Records of scene-based reasoning
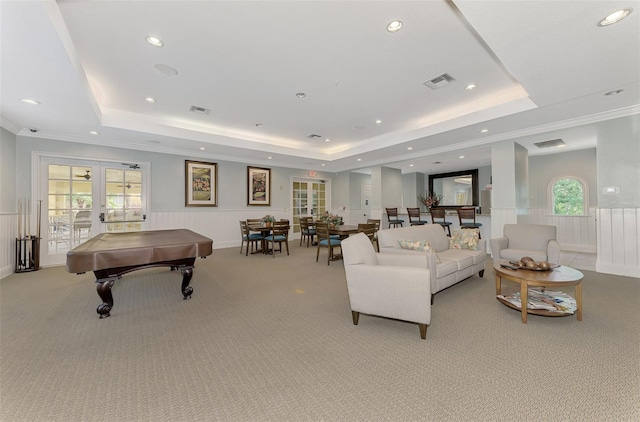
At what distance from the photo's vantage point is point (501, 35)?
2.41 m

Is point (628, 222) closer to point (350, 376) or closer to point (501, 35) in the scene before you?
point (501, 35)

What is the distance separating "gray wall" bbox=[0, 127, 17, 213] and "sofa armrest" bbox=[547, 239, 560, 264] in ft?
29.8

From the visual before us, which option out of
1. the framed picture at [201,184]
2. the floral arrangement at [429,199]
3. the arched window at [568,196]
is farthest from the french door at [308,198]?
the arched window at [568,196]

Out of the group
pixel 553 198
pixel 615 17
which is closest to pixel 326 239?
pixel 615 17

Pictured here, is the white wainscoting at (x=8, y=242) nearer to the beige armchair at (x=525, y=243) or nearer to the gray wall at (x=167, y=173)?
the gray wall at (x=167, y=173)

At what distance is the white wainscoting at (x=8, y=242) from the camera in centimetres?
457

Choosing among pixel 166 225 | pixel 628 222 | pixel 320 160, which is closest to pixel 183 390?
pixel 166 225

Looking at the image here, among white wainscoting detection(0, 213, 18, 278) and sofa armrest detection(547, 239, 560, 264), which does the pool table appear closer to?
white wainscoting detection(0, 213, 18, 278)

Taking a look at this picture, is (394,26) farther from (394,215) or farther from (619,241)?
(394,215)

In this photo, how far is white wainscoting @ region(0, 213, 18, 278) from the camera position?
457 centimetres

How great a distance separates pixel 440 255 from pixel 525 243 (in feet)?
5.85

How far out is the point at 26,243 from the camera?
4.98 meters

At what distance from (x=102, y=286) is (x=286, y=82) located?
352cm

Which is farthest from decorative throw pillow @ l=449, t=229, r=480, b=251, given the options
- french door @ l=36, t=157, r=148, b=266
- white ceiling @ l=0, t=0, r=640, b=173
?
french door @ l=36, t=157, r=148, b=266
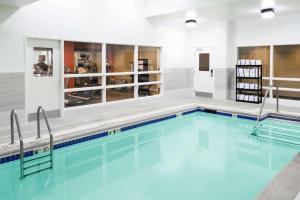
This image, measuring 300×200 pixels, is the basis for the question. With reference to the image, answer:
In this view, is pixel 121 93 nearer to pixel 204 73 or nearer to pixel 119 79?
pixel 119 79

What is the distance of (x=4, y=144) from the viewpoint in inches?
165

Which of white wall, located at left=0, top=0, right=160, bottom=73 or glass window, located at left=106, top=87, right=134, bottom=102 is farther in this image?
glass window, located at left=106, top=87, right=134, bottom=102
--
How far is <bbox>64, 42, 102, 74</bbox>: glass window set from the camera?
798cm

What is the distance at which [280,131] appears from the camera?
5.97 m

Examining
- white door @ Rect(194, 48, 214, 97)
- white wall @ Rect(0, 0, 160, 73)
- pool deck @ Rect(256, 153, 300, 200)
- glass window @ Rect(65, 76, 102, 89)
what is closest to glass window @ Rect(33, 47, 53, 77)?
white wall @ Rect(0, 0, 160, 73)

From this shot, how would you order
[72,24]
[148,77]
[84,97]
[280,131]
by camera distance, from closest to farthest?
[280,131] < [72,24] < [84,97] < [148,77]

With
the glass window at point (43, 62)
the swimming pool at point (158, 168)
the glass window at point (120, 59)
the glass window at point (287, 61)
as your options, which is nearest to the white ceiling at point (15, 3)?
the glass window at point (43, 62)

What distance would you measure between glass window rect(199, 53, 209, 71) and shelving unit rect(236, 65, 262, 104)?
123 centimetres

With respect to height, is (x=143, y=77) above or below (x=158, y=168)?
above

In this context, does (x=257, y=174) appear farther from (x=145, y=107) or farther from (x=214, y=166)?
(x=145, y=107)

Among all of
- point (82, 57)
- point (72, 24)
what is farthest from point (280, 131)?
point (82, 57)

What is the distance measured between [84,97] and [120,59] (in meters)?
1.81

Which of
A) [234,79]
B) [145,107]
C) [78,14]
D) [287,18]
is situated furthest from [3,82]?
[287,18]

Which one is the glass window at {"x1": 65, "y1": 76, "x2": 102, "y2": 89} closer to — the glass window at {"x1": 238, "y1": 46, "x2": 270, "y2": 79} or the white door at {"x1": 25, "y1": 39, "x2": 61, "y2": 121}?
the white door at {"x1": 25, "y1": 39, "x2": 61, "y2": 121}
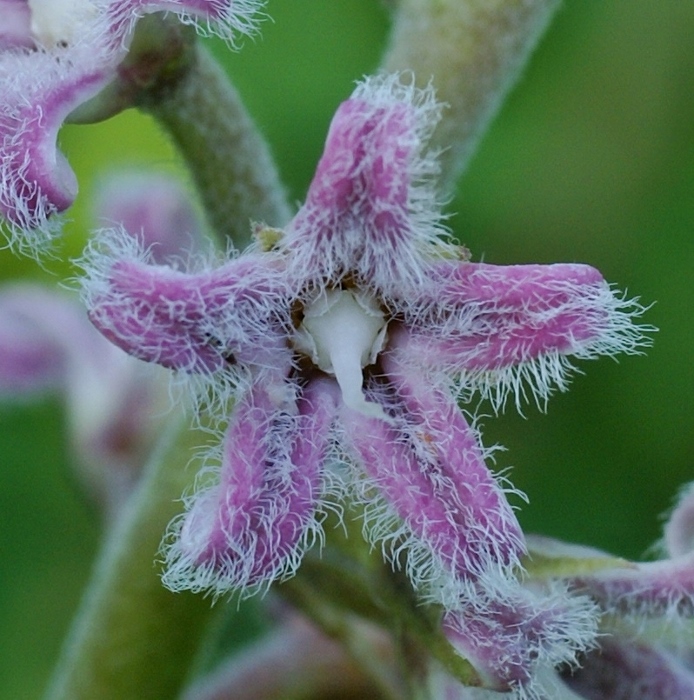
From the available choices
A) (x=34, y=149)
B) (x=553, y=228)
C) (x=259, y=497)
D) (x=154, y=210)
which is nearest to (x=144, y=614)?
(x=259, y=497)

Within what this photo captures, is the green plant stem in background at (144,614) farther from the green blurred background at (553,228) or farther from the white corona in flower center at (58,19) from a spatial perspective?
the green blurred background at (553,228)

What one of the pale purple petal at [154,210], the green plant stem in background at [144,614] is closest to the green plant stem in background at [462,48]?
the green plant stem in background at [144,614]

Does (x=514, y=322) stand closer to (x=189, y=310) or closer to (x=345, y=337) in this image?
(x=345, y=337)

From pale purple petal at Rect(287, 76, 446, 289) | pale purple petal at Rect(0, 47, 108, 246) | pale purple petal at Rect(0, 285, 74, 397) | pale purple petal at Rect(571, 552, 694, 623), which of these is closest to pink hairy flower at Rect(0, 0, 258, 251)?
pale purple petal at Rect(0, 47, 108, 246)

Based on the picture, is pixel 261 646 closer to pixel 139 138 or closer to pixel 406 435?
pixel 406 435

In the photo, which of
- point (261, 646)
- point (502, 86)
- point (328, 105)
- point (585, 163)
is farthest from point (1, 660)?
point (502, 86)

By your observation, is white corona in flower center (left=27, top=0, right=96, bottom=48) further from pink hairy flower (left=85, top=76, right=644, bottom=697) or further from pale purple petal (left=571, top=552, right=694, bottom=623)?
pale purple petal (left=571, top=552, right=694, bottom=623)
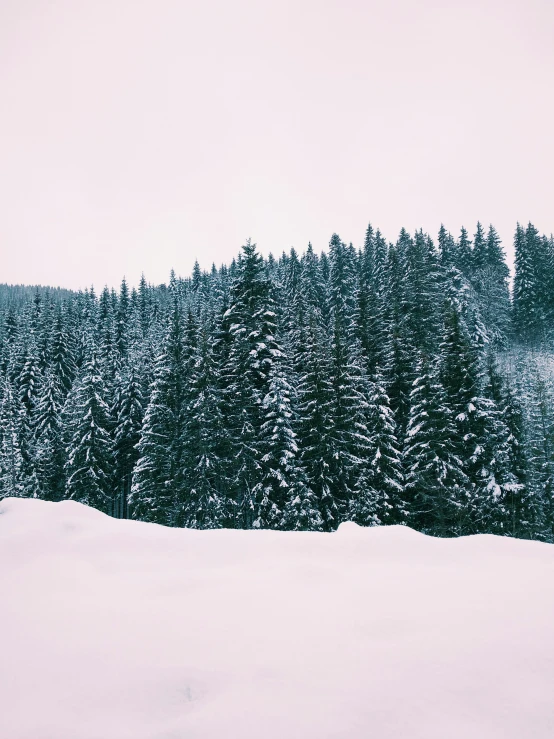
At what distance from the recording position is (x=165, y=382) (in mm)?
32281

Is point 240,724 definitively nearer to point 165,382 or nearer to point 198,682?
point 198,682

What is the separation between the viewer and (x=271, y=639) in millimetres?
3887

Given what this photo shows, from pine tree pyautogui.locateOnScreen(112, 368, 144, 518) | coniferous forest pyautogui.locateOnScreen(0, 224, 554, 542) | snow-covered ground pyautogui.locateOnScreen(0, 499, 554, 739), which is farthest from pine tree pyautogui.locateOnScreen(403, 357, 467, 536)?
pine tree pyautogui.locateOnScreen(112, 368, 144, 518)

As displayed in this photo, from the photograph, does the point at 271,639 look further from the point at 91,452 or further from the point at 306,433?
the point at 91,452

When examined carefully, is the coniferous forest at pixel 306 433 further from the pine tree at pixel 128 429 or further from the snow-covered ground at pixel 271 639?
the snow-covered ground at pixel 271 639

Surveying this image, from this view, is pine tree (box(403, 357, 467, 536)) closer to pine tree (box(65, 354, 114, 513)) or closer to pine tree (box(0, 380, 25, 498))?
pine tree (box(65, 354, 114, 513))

> _PROBLEM_
Please state how many of the lines above contain the string "here", with case counting, and reply with the number alone.

> _FULL ANSWER_
2